I believe it was in the early 1990s when I first saw Mary Louise Beecroft from a distance. I was with my family in our usual seats near the back of the sanctuary at Beth Jacob Synagogue. Mary Louise was sitting way up in front.
Right from the start, I knew Mary Louise must be special. She had to be since she scored a place of honour beside Gloria Silverman at this and almost every Shabbat service. Gloria was not only the rebbetzin, the wife of the synagogue’s long-time rabbi, Israel Silverman, she was a scholar and teacher in her own right. Gloria, principal of Beth Jacob Hebrew School, was known for her brilliance and her leadership. Who was this woman Gloria selected as her seatmate?
Several weeks passed before I had a chance to introduce myself to Mary Louise, who was attractive, statuesque, and elegantly dressed in a conservative, well-put-together way. She seemed confident, yet approachable. When we began chatting, our conversation was easy. Within minutes of talking to her, I was won over by her obvious warmth and good nature.
When Mary Louise divulged the fact that she wasn’t Jewish, quite frankly I was puzzled. She attended Beth Jacob regularly; she seemed knowledgeable about the intricacies of the services, and she seemed devoted to Judaism.
As we became friends, I realized that Mary Louise, who didn’t convert to Judaism but who held Judaism close to her heart, was committed to the faith. A trip to Israel with her husband Dennis had ignited a spark, and from that point on she rekindled the flame by studying and absorbing all she could about Jewish traditions and Jewish values. In recent years, Mary Louise, a lifelong learner of Judaism, joined a Torah study group and became an active participant.
Her thirst for knowledge and culture was broad. She was an avid reader, a classical music devotee, and a theatregoer.

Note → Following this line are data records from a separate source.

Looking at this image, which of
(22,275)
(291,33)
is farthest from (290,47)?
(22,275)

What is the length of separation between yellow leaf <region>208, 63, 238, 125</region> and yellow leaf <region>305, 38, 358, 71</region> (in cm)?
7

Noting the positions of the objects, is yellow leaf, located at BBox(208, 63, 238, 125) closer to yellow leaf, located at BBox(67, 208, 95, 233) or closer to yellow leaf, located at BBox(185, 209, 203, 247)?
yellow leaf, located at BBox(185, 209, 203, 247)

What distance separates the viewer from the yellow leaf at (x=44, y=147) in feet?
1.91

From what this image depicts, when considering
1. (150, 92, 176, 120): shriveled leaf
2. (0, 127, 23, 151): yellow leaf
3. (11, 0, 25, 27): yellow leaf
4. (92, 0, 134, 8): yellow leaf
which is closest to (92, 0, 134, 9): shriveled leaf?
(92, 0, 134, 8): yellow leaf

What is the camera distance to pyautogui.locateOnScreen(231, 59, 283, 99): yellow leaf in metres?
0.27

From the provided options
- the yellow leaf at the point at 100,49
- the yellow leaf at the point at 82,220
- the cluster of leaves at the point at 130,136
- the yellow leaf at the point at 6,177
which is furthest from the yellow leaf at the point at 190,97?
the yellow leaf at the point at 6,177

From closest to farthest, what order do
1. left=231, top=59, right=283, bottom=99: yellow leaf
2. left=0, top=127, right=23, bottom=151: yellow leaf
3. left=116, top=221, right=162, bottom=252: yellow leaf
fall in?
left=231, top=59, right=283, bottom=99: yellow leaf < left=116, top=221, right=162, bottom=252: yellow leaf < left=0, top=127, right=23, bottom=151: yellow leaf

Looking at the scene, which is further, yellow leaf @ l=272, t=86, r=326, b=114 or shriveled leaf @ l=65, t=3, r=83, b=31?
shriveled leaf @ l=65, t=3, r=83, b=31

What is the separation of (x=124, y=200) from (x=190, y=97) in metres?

But from my perspective, the best thing about Mary Louise was her kind heart. Many years ago, she befriended an older woman who was a Beth Jacob congregant. This woman had no close family, other than her husband, and when he died, Mary Louise stepped in. She enlisted Dennis, and the two of them took on the responsibility of caring for the woman, even though she was living in St Catharines. They visited her often. As she aged and needed more help, they supported her emotionally and practically, even assisting her with financial matters. And when she could no longer live alone, they helped her sell her house and transition to long-term care in Hamilton. To ensure she would be as comfortable as possible in her room at the long-term care facility, they picked up her furniture from her place in St. Catharines and drove it to Hamilton. Mary Louise and Dennis had become her surrogate family.
By all rights, I should have been a bit intimidated by Mary Louise. I was a stay-at-home mom, run ragged with five children, and she was a former teacher, now a nurse, who worked as a clinical research coordinator. But Mary Louise had the innate ability to make the person she was with feel comfortable. She could talk to anyone about anything. She was vivacious. She drew people to her, and as far as I could tell, everyone liked her. Why wouldn’t they? She obviously cared about people. You can’t fake that.
As we became close friends, we were able to share our personal joys and angst. She talked with obvious pride about her wonderful sons, Doug and Michael, and later when Michael got married, about her treasured daughter-in-law, Courtney. When her husband Dennis’s name came up in conversation, Mary Louise had a twinkle in her eye. I knew Dennis was the love of her life.
Mary Louise and Dennis were devoted to each other during 55 years of marriage. They loved being together at their Brookview Court home in Ancaster. They appreciated dining out at both casual and fine restaurants. They enjoyed going to concerts and the theatre, and while they could, traveling to far-off countries.
There were medical ups and downs, but Mary Louise seemed to deal with every health challenge with fortitude. I couldn’t detect a whiff of self-pity on her part. She had a let’s-get-on-with-it attitude, taking one day at a time.
When I think about Mary Louise, I remember her strength and her goodness. She was a wonderful friend.
And when I remember her as Gloria Silverman’s seatmate at Beth Jacob services so long ago, and when I think about how Mary Louise and I were occasional seatmates in recent years, I know my company didn’t do her justice. I had little to offer Mary Louise in the way of religious knowledge or insight. Upon reflection though, maybe she was okay with the bit of levity I provided. I don’t think she minded a brief interlude from serious praying. She almost let herself laugh out loud when our conversation turned silly, like when discussed our height. How was it that we were taller than most of the other women attending the service?
Mary Louise towered over others in the way that mattered, with exemplary character and a caring soul. I will miss her.